# [WRITTEN EXERCISE 1]
Answer these questions from the post on salad dressings below.
(a) Which two salad dressings does the writer buy instead of making?
(b) What oils does the feta dressing contain?
(c) How many calories per tablespoon does the Tuscan dressing have?

# [PASSAGE TO READ]
** begin **
Sunday, April 9, 2017

Saladosity, Part 8: Some Condiments, You Just Want to Buy

[This is the eighth post in a long series.  You may wish to start at the beginning.  Like all my series, it is not necessarily contiguous—that is, I don’t guarantee that the next post in the series will be next week.  Just that I will eventually finish it, someday.  Unless I get hit by a bus.]

In our quest to make the perfect salads, there’s still more shopping to do.  When it comes to condiments, we’re going to make a lot of them ourselves: mayonnaise, pickle relish, and most of the actual salad dressings.  But that doesn’t mean we’re going to make everything from scratch.  Remember: our #1 goal is to make making salads easy.  So if I tell you that you have to start growing your own mustard seed or whatever, that’s not easy.  So we’re going to make things ourselves where it’s simple to do so, and/or where it’s easier than trying to find quality condiments in your local store.  Where that’s not feasible, though, we will not hesitate one whit to just buy the stuff.  We’re eating good, and we’re eating simple.  Buying a few premade items is not going to endanger that.

Salad Dressings

Yes, there are actually a (very) few salad dressings that I like to buy intead of make.  Specifically, two: a feta cheese dressing, and a Tuscan dressing.

Now, both of these come from my local Trader Joe’s,* and they are (not at all coincidentally) the only two dressings that I’ve found there that have neither 1) soybean oil, nor 2) any added sweeteners.  If you’re avoiding dairy due to strict paleo/Whole30-ness, then the feta cheese dressing is out.  The Tuscan, however, should be good for all the nutritional tribes.

Now, remember I said  last time that, if you buy bleu cheese crumbles, you don’t actually need bleu cheese dressing?  This was a little bit of a white lie: you don’t need a dressing which is bleu cheese specifically, but what you do still need is a dressing which is creamy, and not strongly flavored so it won’t compete with the natural piquancy of the bleu cheese.  TJ’s feta dressing is exactly that.  You could try other varieties—I think a ranch would be too much, plus you’re never going to find ranch dressing without added sugars, but there could well be other options at your disposal.  Mainly you just want no crappy soybean oil, and hopefully no sugar (in any of its myriad forms).  TJ’s feta dressing has olive oil and canola oil (not the best, but better than soybean, corn, or peanut), and no sweeteners at all.  It doesn’t taste strongly of feta either, despite the name, and it’s a perfect complement for a bleu cheese salad.

Tuscan dressing, on the other hand, is just a slight step up from Italian (meaning it’s not much more than oil and vinegar).  The oil in this case is sunflower (good) “and/or” canola (less good, but still not awful).  The vinegar is balsamic.  And the “step up” is tomatoes and “spices” that edge it more towards tasting a bit like Worcestershire sauce, or maybe steak sauce without the sweetness.  It’s very tart, in fact, so I advise you use it in small quantities, which means it has a built-in mechanism to keep you from overindulging.  And, if you’re in the calorie-counter tribe, it’s only 50 calories per tablespoon, so that works out well all ‘round.  When we make our Tuscan salad, I’ll show you how to balance out that tartness in a very pleasant way.
** end **
# [DATA FOR THIS TASK]
** begin **
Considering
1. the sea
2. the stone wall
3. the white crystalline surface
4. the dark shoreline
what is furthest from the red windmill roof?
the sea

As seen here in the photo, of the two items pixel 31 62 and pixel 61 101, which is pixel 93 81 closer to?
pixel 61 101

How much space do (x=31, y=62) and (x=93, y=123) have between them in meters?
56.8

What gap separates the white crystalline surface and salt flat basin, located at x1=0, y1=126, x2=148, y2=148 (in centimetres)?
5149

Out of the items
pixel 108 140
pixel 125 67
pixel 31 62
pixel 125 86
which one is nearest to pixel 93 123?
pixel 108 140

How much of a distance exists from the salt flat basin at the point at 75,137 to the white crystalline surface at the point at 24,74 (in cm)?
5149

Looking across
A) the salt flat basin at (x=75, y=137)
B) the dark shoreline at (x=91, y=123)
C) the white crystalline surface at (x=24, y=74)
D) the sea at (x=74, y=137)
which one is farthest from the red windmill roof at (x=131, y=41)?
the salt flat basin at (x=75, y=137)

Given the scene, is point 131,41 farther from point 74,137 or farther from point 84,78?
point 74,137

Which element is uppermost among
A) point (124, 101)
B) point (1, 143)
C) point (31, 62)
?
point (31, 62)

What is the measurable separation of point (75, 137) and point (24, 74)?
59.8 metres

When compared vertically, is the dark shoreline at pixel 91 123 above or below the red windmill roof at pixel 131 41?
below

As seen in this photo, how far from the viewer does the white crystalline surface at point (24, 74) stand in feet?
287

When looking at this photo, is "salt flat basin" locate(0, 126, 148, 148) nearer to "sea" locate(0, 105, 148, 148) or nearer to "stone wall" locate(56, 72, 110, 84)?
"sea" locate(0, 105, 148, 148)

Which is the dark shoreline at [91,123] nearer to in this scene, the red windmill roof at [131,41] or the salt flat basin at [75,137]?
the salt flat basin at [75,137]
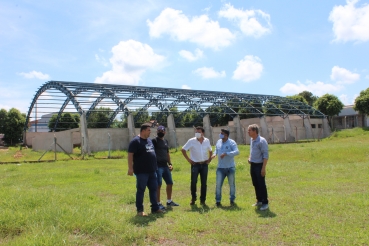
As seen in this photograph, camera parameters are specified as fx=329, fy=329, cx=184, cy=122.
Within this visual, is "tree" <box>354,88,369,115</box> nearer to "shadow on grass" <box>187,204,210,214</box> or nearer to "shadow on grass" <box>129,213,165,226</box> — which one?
"shadow on grass" <box>187,204,210,214</box>

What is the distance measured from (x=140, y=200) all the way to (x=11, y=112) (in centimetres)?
5189

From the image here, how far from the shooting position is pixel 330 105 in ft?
153

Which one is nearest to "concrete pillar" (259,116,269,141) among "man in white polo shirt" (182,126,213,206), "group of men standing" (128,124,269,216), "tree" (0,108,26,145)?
"group of men standing" (128,124,269,216)

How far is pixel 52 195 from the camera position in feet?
23.0

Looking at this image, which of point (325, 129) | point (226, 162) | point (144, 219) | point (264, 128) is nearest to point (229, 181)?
point (226, 162)

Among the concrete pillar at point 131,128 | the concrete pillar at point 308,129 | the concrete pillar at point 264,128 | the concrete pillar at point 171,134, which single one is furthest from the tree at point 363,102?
the concrete pillar at point 131,128

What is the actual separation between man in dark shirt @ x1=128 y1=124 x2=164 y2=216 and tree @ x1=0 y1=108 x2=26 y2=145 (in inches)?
2000

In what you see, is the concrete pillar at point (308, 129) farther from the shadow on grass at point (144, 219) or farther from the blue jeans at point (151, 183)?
the shadow on grass at point (144, 219)

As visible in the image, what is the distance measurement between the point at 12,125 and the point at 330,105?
4737 centimetres

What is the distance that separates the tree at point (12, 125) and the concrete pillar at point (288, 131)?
128ft

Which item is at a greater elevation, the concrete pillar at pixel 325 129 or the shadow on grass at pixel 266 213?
the concrete pillar at pixel 325 129

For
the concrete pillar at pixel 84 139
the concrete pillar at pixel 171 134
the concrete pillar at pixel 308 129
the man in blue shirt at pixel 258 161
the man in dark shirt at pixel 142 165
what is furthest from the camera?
the concrete pillar at pixel 308 129

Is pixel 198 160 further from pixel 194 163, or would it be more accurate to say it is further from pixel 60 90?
pixel 60 90

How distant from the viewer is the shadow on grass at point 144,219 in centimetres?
568
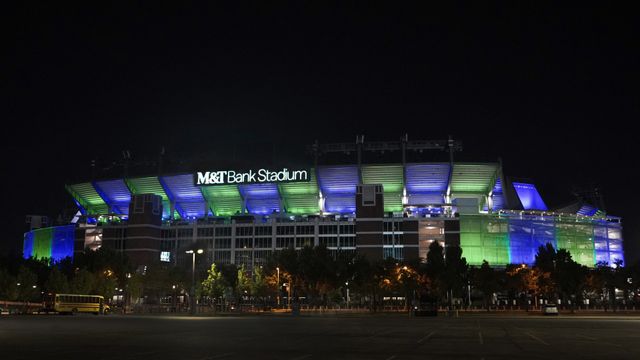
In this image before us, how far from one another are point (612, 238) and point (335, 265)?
93.5 metres

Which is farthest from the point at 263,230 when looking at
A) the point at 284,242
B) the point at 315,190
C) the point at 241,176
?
the point at 315,190

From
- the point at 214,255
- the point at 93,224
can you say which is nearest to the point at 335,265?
the point at 214,255

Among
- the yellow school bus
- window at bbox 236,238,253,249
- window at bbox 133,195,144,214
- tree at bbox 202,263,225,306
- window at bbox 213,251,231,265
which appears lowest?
the yellow school bus

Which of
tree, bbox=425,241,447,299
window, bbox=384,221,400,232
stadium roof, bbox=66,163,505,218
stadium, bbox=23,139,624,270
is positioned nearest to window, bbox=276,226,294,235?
stadium, bbox=23,139,624,270

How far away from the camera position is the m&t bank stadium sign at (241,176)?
5659 inches

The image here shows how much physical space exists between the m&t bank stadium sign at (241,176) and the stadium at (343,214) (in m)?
0.24

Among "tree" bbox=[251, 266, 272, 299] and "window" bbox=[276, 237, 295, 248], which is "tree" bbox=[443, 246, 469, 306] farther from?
** end **
# [WRITTEN EXERCISE 2]
Gather every line of the rows above that contains the word "bank". Case counts.

# [ANSWER 1]
(a) A feta cheese dressing and a Tuscan dressing.
(b) Olive oil and canola oil.
(c) 50 calories.

# [ANSWER 2]
How far away from the camera position is the m&t bank stadium sign at (241,176)?
The image here shows how much physical space exists between the m&t bank stadium sign at (241,176) and the stadium at (343,214) (in m)?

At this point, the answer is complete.